*WHAT YOU ARE ASKED TO DO:* Reproduce word for word the lines of the listing, starting with the line that contains "How far from" and going on through the end of the listing.

*RECORDS FOR PROCESSING:*
.....

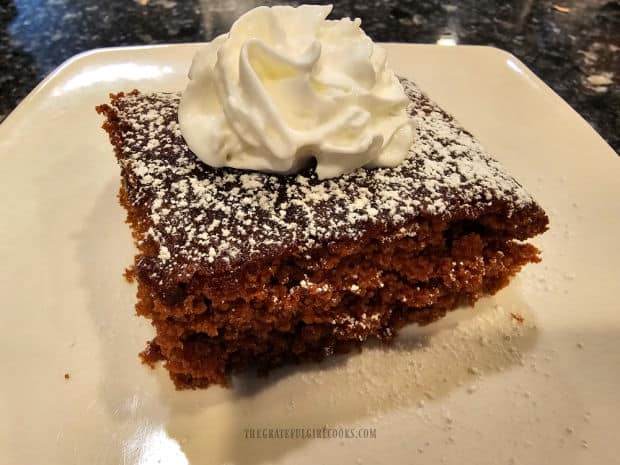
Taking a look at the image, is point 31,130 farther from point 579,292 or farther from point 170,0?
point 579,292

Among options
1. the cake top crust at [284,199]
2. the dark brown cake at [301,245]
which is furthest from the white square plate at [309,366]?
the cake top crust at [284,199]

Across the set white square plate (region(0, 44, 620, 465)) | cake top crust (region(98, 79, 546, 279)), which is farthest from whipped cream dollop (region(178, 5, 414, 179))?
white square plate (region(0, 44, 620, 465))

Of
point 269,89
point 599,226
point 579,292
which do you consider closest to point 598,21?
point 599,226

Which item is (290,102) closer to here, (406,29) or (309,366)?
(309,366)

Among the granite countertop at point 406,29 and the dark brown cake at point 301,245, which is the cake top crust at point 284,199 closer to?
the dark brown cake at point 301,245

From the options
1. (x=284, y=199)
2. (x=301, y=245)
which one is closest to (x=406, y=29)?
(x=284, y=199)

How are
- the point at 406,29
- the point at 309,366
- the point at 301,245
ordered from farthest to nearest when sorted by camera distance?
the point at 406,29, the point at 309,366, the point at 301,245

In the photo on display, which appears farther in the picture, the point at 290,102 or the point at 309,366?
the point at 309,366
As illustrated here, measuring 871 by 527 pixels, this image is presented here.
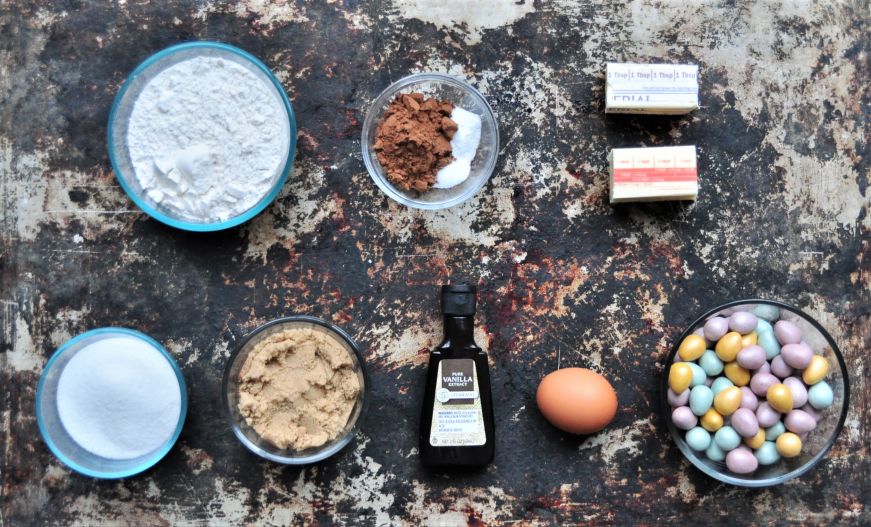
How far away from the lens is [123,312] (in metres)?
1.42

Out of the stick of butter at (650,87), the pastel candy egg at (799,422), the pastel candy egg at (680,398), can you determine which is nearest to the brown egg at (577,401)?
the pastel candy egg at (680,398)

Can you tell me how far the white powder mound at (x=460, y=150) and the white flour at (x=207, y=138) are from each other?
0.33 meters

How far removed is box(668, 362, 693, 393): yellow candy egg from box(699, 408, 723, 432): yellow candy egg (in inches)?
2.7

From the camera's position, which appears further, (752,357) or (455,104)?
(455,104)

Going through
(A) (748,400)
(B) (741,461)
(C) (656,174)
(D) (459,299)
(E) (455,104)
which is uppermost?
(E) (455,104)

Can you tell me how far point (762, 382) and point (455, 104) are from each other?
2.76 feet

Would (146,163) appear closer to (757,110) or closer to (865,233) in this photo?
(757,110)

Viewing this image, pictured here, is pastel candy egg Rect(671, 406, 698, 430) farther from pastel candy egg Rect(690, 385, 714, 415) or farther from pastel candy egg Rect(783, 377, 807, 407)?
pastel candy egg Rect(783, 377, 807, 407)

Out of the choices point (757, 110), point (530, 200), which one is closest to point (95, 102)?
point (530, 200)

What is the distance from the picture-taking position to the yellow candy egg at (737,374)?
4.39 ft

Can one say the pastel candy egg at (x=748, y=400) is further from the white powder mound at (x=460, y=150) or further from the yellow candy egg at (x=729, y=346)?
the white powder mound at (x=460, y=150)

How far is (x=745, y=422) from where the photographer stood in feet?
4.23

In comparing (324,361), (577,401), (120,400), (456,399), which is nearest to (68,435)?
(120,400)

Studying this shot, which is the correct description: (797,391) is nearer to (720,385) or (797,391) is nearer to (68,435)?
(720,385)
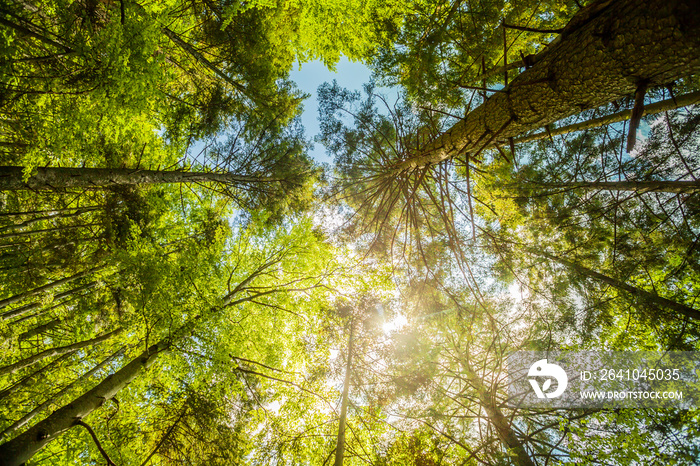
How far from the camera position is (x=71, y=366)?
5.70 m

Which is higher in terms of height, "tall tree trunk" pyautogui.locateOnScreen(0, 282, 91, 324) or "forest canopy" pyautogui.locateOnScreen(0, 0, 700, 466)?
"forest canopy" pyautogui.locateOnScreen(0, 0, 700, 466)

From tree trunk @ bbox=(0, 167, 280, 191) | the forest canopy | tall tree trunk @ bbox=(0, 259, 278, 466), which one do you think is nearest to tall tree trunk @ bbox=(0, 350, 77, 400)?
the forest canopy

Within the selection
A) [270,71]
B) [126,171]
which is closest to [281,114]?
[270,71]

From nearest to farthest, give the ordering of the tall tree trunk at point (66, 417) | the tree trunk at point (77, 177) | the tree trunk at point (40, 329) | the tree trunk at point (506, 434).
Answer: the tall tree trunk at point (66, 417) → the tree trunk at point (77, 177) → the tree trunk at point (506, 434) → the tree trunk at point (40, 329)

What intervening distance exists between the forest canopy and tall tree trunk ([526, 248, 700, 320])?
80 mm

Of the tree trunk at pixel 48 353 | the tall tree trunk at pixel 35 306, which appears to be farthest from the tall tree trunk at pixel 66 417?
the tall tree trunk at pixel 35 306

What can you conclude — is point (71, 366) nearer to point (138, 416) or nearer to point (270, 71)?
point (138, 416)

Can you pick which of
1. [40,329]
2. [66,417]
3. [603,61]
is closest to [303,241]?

.....

*EXERCISE OUTPUT:*
How far from the camera position is (x=71, y=366)?
5.70 m

Which is higher in terms of height, "tall tree trunk" pyautogui.locateOnScreen(0, 282, 91, 324) or "forest canopy" pyautogui.locateOnScreen(0, 0, 700, 466)?
"forest canopy" pyautogui.locateOnScreen(0, 0, 700, 466)

From tree trunk @ bbox=(0, 167, 280, 191) | the forest canopy | tall tree trunk @ bbox=(0, 259, 278, 466), which one do you think is nearest to tall tree trunk @ bbox=(0, 350, 77, 400)?
the forest canopy

Within the selection
A) [270,71]
B) [126,171]
which is closest to [281,114]?
[270,71]

From nearest to farthest, give the ordering of the tall tree trunk at point (66, 417) | the tree trunk at point (77, 177) | the tree trunk at point (40, 329) | the tree trunk at point (506, 434).
Answer: the tall tree trunk at point (66, 417) → the tree trunk at point (77, 177) → the tree trunk at point (506, 434) → the tree trunk at point (40, 329)

What intervening distance exists between the forest canopy and tall tree trunk ([526, 248, 700, 320])?
80 mm

Of the tree trunk at pixel 48 353 | the tall tree trunk at pixel 35 306, which appears to be farthest from the tall tree trunk at pixel 66 417?
the tall tree trunk at pixel 35 306

What can you conclude — is point (71, 366) nearer to point (138, 416) or nearer to point (270, 71)?
point (138, 416)

Can you pick which of
1. [40,329]
2. [66,417]
3. [603,61]
is closest to [303,241]?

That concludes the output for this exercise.